JH, forever biased by her Busan life wanted us to veer left. GL wanted to try a U-turn, but I shot that down as there were two gate arms blocking the way. Somehow, this baffles me, somehow, I was the only person in the car with a smartphone and thus a map. “We should go to Daegu, there are adjacent roads,” I said. “We can take an off ramp and double back to Gyeongju.” We cut across four lanes of truck and bus traffic, and there we were, going to Daegu (above, right).


Only, there were no off-ramps. We kept driving and driving. We pulled off at a rest stop, thinking that we would be able to drive under in a little tunnel to the other side where there was a rest stop on the other side and then make our way back. This rest stop had no such tunnel … but it did have a tower (above, left). I got out to take pictures of the tower, someone left to use the bathroom, coffee was mentioned and we were officially “resting” at the “rest stop”.

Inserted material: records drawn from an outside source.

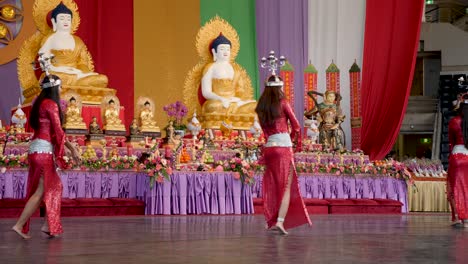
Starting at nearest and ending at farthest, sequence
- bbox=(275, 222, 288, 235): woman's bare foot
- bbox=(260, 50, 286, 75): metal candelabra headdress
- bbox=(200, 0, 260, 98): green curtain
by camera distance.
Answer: bbox=(275, 222, 288, 235): woman's bare foot → bbox=(260, 50, 286, 75): metal candelabra headdress → bbox=(200, 0, 260, 98): green curtain

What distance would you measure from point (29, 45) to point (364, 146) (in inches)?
239

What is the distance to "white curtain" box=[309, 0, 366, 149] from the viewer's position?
1576 centimetres

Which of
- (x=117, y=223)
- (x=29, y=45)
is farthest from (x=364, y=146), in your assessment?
(x=117, y=223)

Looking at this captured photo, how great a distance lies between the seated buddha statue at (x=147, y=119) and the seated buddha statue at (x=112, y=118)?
0.37m

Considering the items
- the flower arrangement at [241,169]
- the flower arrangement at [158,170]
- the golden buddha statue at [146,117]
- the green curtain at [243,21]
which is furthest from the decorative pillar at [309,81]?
the flower arrangement at [158,170]

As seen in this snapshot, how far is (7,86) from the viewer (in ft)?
44.2

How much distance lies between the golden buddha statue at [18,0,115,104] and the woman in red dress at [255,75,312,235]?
601 centimetres

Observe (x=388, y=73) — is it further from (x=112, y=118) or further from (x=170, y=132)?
(x=112, y=118)

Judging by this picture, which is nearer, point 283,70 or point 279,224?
point 279,224

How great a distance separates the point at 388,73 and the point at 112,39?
15.9 feet

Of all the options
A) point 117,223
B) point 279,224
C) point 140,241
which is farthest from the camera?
point 117,223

I’ve always wanted to go to a Korean rest stop when I wasn’t already traveling. Usually, BIL will pull into one and I’m blown out from sleeping in the car and the experience is too surreal without my deflector shields which are in a bag somewhere. Here I was in my space with my best camera at hand and happily snapping at all the oddness, like the wheelchair and baby stroller parking shelter (above, middle). This is for when you pull into the rest stop, you grab the wheelchair and fetch grandma from the car and wheel her into the cafeteria to eat with the family. The wheelchair belongs to the rest stop company. What a country! In the US, the wheelchair would’ve been stolen ages ago and sold for drug money and any family would just leave grandma in the car to drool on herself while the family got fatter and stupider on the Mickey Ds inside. And the tower would’ve had gang and poser tags all over it.

All great adventures end, as this one, with hydrogen gas. It’s 75% of the universe. Here we see a 16 wheeler (18 in North America, 16 in South Korea, got it?) with tubes of hydrogen gas. Following B-movie logic, these tubes exploded. We went on down the road and found the exit to Geoncheon and turned around there. The rest stop was destroyed. We went back through the tollgate. The free wheelchair caught fire in the successive explosions. We were lectured for not just making a u-turn by the tollgate lady. The other trucks burned quietly and then, suddenly, for no apparent reason, the tower exploded (latent gas pipe logic). We went down the road, found the turn we missed and took it. The rest stop was showered in flaming bricks. We all made it home okay.